Another tremendous time of interaction with chapters 11-12 of White's book. Chapter 11 is worth the price of the book! Stirring and disturbing. Chapters 13-14 for our last meeting before breaking for the summer.

The books I recommended at our last meeting were the following: Berkhof's Systematic Theology, Berkhof's The History of Christian Doctrines, Grudem's Systematic Theology, and the ESV Study Bible. Each serve their purpose as I explained when we met. I also referenced the podcasts of the White Horse Inn, S. Lewis Johnson, and Sinclair Ferguson.

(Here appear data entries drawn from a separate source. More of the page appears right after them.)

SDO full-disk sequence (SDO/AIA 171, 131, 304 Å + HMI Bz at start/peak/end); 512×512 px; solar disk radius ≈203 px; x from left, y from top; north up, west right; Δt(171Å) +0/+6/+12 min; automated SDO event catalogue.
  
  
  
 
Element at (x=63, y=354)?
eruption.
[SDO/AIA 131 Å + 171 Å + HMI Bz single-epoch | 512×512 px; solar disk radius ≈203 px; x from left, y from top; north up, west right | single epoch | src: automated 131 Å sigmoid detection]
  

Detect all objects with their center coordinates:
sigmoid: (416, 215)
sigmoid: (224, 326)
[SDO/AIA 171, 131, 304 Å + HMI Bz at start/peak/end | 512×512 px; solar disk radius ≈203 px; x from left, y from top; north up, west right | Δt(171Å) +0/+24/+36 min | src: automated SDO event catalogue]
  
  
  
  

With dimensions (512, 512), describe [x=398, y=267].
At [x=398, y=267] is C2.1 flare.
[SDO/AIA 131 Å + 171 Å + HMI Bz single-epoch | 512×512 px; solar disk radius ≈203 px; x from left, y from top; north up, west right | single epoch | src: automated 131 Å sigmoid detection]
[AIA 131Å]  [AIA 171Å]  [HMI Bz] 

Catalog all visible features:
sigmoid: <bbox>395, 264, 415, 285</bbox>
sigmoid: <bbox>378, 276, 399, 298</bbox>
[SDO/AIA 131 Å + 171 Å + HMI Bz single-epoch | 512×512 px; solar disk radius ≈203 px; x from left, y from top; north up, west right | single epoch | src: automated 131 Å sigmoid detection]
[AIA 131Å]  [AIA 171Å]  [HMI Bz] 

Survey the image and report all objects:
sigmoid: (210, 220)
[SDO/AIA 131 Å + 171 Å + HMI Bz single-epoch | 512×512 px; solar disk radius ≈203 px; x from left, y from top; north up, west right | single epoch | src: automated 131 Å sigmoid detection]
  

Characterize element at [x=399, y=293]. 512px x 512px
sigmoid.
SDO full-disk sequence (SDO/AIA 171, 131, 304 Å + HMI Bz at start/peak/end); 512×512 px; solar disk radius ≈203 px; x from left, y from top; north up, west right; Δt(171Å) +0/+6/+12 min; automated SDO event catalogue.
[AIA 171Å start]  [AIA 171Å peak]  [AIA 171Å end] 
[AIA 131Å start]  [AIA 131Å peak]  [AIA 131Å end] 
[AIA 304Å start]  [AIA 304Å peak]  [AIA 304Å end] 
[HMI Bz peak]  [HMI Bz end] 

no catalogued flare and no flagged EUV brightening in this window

And one more thing, here are some helpful words from Dabney concerning John 6 that are worth tucking away:

“Rome depends chiefly in Scripture on the language of John 6:50ff and on the assertion of the absolutely literal interpretation of the words of institution in the parallel passages cited by us at the beginning. We easily set aside the argument from John 6:50ff, by the remark, that it applies not to the Lord’s Supper, but to the spiritual actings of faith on Christ figuratively described. For the Lord’s Supper was not yet instituted; and it is absurd to suppose that our Savior would use language necessarily unintelligible to all His followers, the subject never having been divulged to them. On the contrary, in verse 35, we find that coming and eating is defined as the actings of faith. If the chapter be forced into an application to the Supper, then verses 53 and 54 explicitly teach that everyone who eats the Supper goes to heaven, and that no one who fails to eat it does; neither of which Rome admits: And in verse 63, our Savior fixes a figurative and spiritual interpretation of His words, beyond all question” (Robert L. Dabney, Systematic Theology), 805.

“Christ’s glorified body dwells on high, no more to return actually to earth till the final consummation is asserted too plainly and frequently to be disputed (Matthew 26:11; John 16:28, 17:11, 16:7; Luke 24:51; Acts 3:21, 1:11)” (Dabney), 812.